"Of, Kerem ya!" Hoparlördeki telefonun ucundan onun da ofladığını işittim.
"Ne of kızım ya, sanki kötü bir şey diyorum. Gel dışarıda yemek yiyelim dedim alt tarafı." Haklıydı, ama onunla olabildiğinde evde buluşmayı seviyordum. Dışarıda buluştuğumuzda o ismi lazım değil mutlaka yanımızda bitiyordu. Kahvemi buzlu sütün üstüne dökerken sessiz bir şekilde cevap vermemi bekliyordu.
"İyi tamam, akşam alırsın beni." Telaşla lafa girmesine izin vermeden tekrar konuştum. "Bak ikimiz olacağız, tamam mı?"
"Tamam tamam, hadi öptüm." Demesinin ardından telefonu kapattı. Kerem'i küçüklükten beri tanırdım, çok yakın arkadaştık. Hatta en yakın arkadaşım bile diyebilirdim onun için. Aramızdaki bağ çok özeldi.
Kahvemi biraz önce kalkmış olduğum çalışma masamın başına bırakıp tekrar eski yerime oturdum, tamamlamam gereken bir ödevim vardı Kerem gelene kadar onu yapabilirdim en azından. Uzun uğraşlarım sonucunda yapamayacağımı anladım ve oflayarak masadan kalktım. Zaten akşama çok kalmamıştı, uzun uzun hazırlanmak en mantıklısıydı. Dolabımı uzunca bir süre incelememin ardından, lacivert bir gömlek elbise giymekte karar kıldım. Uçlarını sarıya boyattığım saçlarımı gevşek bir atkuyruğu yapmayı tercih etmiştim. Makyajımı tamamladığım anda kapı çaldığında makyaj masamdan kalkıp kapıyı açmaya gittim, harika zamanlama Aktürkoğlu!
Kapıyı açtığımda bana sıkıca sarılması yüzümü gülümsetti, bir süredir görmüyordum onu.
"Allahtan dışarı çıkasın yoktu Sudem." Gülüp ona omuz silktim.
"Çantamı alıp geliyorum." Odama gidip çantamı almamın ardından beraber evden çıktık, kapının önündeki arabasının rahat koltuğuna yerleştim. "Bu arabayı özlemişim."
"Yani beni ne kadar uzun süredir ektiğini farkındasın?" Ona masum olduğunu düşündüğüm bir şekilde gülümsedim.
"Özür dilerim?" Arabayı çalıştırsa da cevap vermemişti. "Sınavlar ödevler falan derken dışarı çıkmaya enerjim kalmıyor pek."
"Iy, iğrenç bahanelerini üstümden çeker misin?" Dediğine karşılık kahkaha attım. "Çocuklar da özlemiş seni, ne zamandır gelmiyorsun diye sorup duruyorlar. " Ve gülüşümün yüzümde donması bir olmuştu, ona çaktırmamam gerektiğinin farkındaydım.
"Ben de özledim ya, otururuz bir ara." Yolun geri kalanında ben ona okuldan bahsediyordum. "İnanır mısın? Gerçekten harika yapmıştım ödevi ama site attığı için sisteme yükleyemedim ve kaldım."

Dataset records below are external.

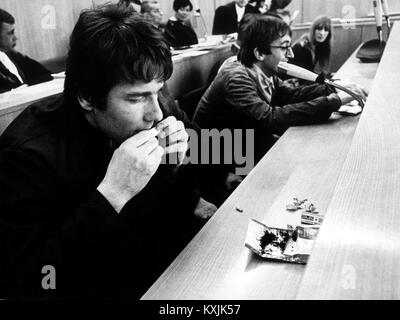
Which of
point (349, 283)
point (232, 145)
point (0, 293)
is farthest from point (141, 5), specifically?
point (349, 283)

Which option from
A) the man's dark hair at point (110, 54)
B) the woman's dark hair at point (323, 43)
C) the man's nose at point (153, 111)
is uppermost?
the man's dark hair at point (110, 54)

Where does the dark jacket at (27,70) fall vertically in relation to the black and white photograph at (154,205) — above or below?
below

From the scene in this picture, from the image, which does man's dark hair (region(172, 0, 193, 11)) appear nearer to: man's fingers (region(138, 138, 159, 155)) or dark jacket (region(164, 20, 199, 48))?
dark jacket (region(164, 20, 199, 48))

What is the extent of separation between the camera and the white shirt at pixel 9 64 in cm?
411

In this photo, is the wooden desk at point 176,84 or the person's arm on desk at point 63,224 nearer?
the person's arm on desk at point 63,224

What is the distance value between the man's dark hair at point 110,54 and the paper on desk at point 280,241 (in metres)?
0.52

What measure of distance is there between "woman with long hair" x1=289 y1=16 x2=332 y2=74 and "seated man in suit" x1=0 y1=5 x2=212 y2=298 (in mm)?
4247

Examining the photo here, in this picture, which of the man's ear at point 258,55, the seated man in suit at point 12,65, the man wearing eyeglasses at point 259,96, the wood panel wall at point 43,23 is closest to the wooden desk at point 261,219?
the man wearing eyeglasses at point 259,96

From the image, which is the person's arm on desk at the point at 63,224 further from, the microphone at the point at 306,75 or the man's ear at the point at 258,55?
the man's ear at the point at 258,55

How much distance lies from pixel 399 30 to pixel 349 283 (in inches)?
127

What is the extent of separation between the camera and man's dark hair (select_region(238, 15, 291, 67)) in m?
2.50

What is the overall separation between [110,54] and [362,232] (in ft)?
2.64

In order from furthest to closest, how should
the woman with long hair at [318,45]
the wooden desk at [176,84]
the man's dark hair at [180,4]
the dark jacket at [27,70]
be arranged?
1. the man's dark hair at [180,4]
2. the woman with long hair at [318,45]
3. the dark jacket at [27,70]
4. the wooden desk at [176,84]
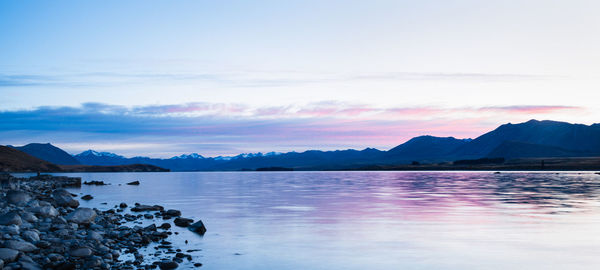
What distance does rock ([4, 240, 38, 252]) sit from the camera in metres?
18.1

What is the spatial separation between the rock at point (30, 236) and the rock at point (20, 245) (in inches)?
43.7

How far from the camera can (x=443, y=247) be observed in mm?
22516

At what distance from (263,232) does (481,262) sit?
41.0 feet

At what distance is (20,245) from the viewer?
1841 cm

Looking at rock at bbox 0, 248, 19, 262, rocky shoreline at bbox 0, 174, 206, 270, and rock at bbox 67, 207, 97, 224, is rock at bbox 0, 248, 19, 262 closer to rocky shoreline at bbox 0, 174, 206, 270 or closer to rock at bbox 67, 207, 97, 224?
rocky shoreline at bbox 0, 174, 206, 270

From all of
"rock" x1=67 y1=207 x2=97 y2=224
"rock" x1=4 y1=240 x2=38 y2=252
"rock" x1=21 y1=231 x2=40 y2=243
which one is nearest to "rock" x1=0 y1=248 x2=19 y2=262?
"rock" x1=4 y1=240 x2=38 y2=252

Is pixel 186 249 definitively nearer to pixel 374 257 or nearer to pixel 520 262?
pixel 374 257

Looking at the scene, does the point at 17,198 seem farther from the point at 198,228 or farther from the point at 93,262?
the point at 93,262

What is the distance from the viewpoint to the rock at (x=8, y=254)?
16766mm

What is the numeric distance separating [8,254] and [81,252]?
2361 mm

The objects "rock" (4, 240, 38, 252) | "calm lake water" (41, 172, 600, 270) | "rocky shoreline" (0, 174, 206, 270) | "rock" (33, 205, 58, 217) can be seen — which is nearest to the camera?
"rocky shoreline" (0, 174, 206, 270)

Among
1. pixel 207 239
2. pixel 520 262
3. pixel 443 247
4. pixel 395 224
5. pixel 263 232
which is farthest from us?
pixel 395 224

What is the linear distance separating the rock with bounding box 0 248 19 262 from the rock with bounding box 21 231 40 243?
2474 mm

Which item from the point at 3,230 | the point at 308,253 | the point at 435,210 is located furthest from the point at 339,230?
the point at 3,230
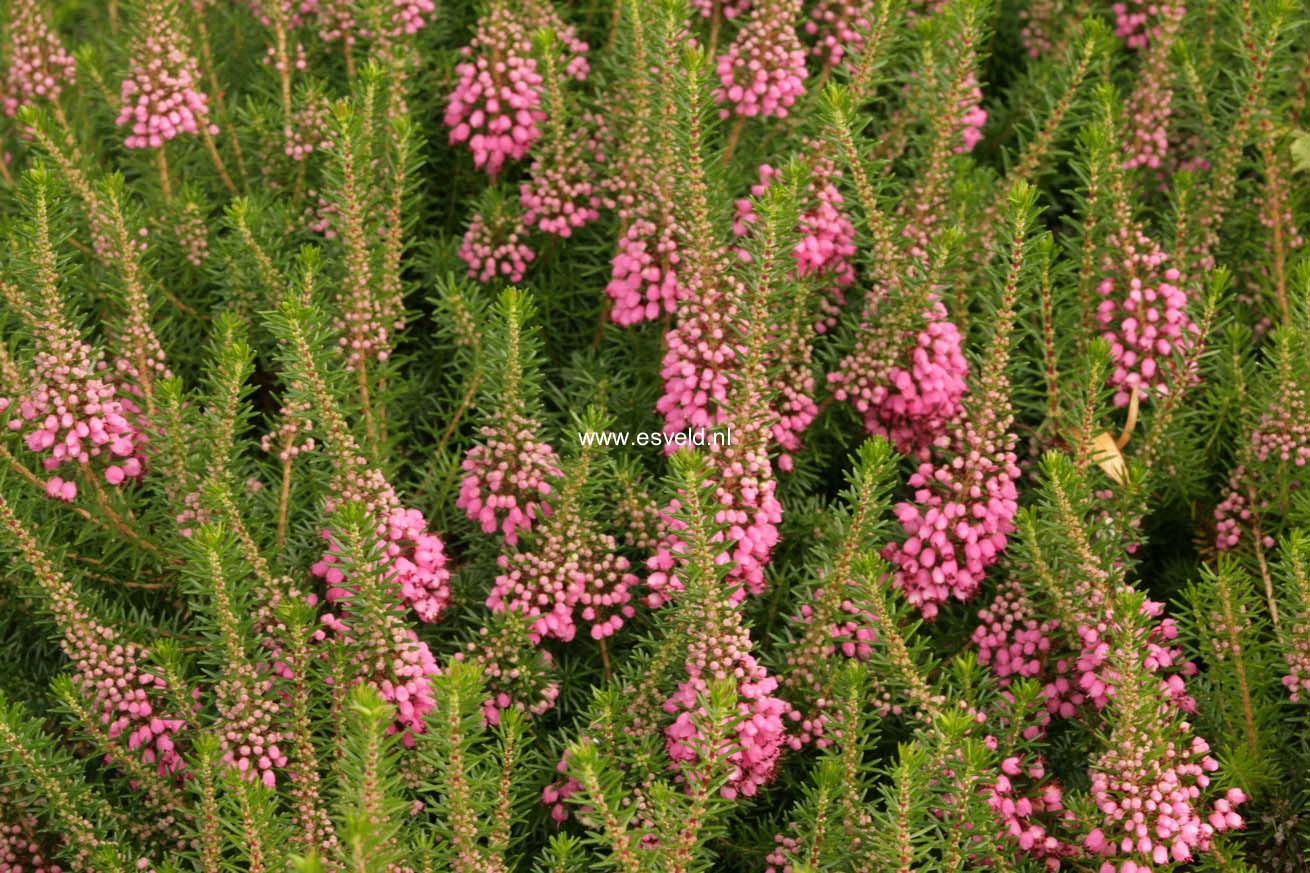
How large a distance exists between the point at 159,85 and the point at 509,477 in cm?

"Ee, son dakikaya bırakırsan."
"Annemin yokluğunu sakın aratma ama tamam mı?" Demem onu güldürmüştü, arabayı bir restoranın önünde durduğunda vale tarafından kapım açıldı, gülümseyerek aşağı indim. Kerem'in koluna girmemin ardından beraber içeri girdik. Çok şık bir restorandı, içeriyi beğeniyle inceleyip bizi yönlendirdikleri masaya oturdum.